Xilinx has put forward reasonable non-infringement and invalidity defenses with respect to each of the asserted claims. For example, Xilinx contends that it does not infringe the '325 Patent because its Accused Products do not have "fixed functional units" as required by the asserted claims (D.I. 468 at 7-11) and because the Accused Products do not meet the '646 Patent's "configured to" limitation ( id. at 18-21). These and other non-infringement defenses raised by Xilinx ( see D.I. 468) are not unreasonable. Additionally, the PTO's rejection of the asserted claims of three of the patents-in-suit, as well as IV's cancellation of several asserted claims, further demonstrate that Xilinx's defenses are not unreasonable. See Advanced Fiber Technologies (AFT) Trust v. J & L Fiber Servs., Inc., 674 F.3d 1365, 1377-78 (Fed. Cir. 2012) (affirming summary judgment of no willfulness where defendant had reasonable invalidity defenses as evidenced, in part, by PTO's rejection of asserted claims).

IV counters that "material factual disputes exist as to" the "blanket assertion" that Xilinx's defenses are reasonable, and further observes that "a number of Xilinx's non-infringement and invalidity defenses are based on applications of claim constructions that this Court rejected." (D.I. 533 at 14) IV's contentions go to whether Xilinx should or will prevail on each of its defenses, not to the more pertinent issue of whether Xilinx has at least one reasonable defense to each allegation of infringement. In the Court's view, Xilinx has asserted such defenses and, therefore, IV cannot prove willful infringement. Accordingly, the Court will GRANT Xilinx's motion for summary judgment of no willful infringement.

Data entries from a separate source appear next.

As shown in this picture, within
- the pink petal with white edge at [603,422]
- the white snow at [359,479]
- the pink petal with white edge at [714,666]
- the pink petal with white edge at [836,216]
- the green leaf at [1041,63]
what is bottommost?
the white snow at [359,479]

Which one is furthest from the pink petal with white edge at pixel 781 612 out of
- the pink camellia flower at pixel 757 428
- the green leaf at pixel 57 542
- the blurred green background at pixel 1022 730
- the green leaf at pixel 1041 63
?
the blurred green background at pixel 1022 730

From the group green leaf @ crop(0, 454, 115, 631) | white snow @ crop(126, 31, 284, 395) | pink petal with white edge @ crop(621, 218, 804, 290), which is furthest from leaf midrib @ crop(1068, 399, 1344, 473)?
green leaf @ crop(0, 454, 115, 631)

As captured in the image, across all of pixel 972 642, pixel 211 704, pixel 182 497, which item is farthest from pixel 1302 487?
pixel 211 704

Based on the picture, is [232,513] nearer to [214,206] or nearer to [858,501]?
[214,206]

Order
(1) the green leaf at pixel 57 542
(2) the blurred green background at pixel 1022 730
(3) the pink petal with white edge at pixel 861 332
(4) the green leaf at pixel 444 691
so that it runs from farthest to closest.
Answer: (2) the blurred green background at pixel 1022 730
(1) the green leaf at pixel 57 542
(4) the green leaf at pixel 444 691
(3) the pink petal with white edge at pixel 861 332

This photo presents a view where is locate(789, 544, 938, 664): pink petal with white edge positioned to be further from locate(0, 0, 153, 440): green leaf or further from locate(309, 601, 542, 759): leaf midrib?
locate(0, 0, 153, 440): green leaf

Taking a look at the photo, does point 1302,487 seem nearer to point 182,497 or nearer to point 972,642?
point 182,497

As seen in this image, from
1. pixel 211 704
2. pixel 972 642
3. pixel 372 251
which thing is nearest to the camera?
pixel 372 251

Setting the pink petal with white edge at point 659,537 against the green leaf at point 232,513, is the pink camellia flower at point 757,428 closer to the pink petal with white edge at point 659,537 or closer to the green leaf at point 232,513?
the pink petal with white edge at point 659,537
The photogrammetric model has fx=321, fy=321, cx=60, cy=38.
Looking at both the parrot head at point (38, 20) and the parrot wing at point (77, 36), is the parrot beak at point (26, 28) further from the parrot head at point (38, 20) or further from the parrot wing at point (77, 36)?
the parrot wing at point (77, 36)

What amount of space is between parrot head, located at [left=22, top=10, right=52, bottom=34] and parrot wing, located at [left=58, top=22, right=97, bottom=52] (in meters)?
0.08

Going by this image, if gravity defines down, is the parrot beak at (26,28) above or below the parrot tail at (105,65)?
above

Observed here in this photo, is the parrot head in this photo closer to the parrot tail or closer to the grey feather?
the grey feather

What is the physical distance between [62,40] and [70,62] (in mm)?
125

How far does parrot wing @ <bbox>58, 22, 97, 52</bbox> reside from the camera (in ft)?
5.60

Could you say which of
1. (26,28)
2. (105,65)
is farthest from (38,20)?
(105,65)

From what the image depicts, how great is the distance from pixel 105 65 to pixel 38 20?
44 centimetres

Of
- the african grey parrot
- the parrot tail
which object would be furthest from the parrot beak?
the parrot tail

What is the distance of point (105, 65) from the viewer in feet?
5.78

(e) Finally, because Xilinx's request that the Court grant summary judgment of no damages for distributor sales relied entirely on Xilinx's criticism of Wagner's expert report, and because the Court has stricken Wagner's testimony, it follows that the Court must grant Xilinx summary judgment on this ground as well.[1] Accordingly, the Court will GRANT Xilinx's motion for summary judgment of no damages due to distributor sales.

6. In sum, for the reasons set forth above, Xilinx's motion for summary judgment (D.I. 472) is GRANTED IN PART and DENIED IN PART, as follows:

(a) summary judgment that IV cannot prove any damages is DENIED;

(b) summary judgment that IV cannot prove damages for induced infringement is DENIED;

(c) summary judgment that IV cannot prove pre-suit damages for induced infringement or enhanced damages is DENIED;

(d) summary judgment that IV cannot prove willful infringement is GRANTED; and

(e) summary judgment that IV cannot prove damages for distributor sales is GRANTED.